> _Check your understanding_
A. According to the egg safety text, why can you judge from how solid scrambled eggs or an omelette are that they have been cooked safely?
B. In the egg safety text, substitute "recipes" for "dishes" in the passage between "Omelette, scrambled eggs" and "they'll be safe.", inclusive.

> _Text excerpt_
*** Block opens ***

Omelette, scrambled eggs etc. Are there any visual cues by which you could know if the eggs are "Safely cooked"?
The FDA recommends 160°F (71°C) for dishes containing eggs. If you're scrambling eggs or making an omelette, as long as they're coagulated/solidified, they'll be safe.
The easiest way to confirm this is with sous vide eggs. For example, this Food Lab sous vide egg guide has 155°F, 160°F, and 165°F eggs:
which clearly show that the white won't be totally solidified until 160°F or even 165°F, even when cooked for an extended period of time.
(To be clear, those lower-temperature eggs are actually safe if cooked for sufficient time. The point here is just to show coagulation versus temperature, to demonstrate that when eggs cooking in a pan, you can use the solidity as a temperature indicator.)
If safety is really your primary concern, boil the eggs long enough until the yolk starts to go blue, which should take around 10-12 minutes for a medium sized egg. They're pretty much as harmless as they can get then.

*** Block closes ***

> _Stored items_

*** Block opens ***

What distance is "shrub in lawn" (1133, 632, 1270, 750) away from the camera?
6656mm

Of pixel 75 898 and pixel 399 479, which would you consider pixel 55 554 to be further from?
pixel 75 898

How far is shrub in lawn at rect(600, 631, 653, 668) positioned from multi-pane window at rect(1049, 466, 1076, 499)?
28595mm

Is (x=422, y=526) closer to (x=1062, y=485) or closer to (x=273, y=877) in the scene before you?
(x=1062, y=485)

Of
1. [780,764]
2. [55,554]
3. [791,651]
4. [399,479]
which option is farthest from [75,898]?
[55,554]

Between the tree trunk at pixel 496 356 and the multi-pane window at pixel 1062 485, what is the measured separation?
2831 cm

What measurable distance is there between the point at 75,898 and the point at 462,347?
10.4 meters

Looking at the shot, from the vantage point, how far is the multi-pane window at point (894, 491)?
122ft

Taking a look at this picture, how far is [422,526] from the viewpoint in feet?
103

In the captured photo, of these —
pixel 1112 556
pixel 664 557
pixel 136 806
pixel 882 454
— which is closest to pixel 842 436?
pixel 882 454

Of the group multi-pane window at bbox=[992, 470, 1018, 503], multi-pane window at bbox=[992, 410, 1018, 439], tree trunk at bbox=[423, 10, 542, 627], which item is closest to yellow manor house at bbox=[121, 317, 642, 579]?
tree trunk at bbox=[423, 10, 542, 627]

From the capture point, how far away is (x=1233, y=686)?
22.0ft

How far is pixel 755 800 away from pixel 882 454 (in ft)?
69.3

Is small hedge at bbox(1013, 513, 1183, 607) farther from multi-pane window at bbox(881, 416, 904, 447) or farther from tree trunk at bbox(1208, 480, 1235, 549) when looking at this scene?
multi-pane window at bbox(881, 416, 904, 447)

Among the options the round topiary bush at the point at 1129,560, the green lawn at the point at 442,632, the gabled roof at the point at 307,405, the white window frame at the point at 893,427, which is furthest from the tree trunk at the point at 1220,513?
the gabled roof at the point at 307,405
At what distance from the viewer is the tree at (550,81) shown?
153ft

*** Block closes ***

> _Exercise answers_
A. The sous vide comparison shows that egg white does not fully solidify until about 160°F or even 165°F, even with long cooking. That matches the FDA's recommended 160°F (71°C) for egg dishes, so eggs that have coagulated in the pan have reached a safe temperature.

B.
Omelette, scrambled eggs etc. Are there any visual cues by which you could know if the eggs are "Safely cooked"?
The FDA recommends 160°F (71°C) for recipes containing eggs. If you're scrambling eggs or making an omelette, as long as they're coagulated/solidified, they'll be safe.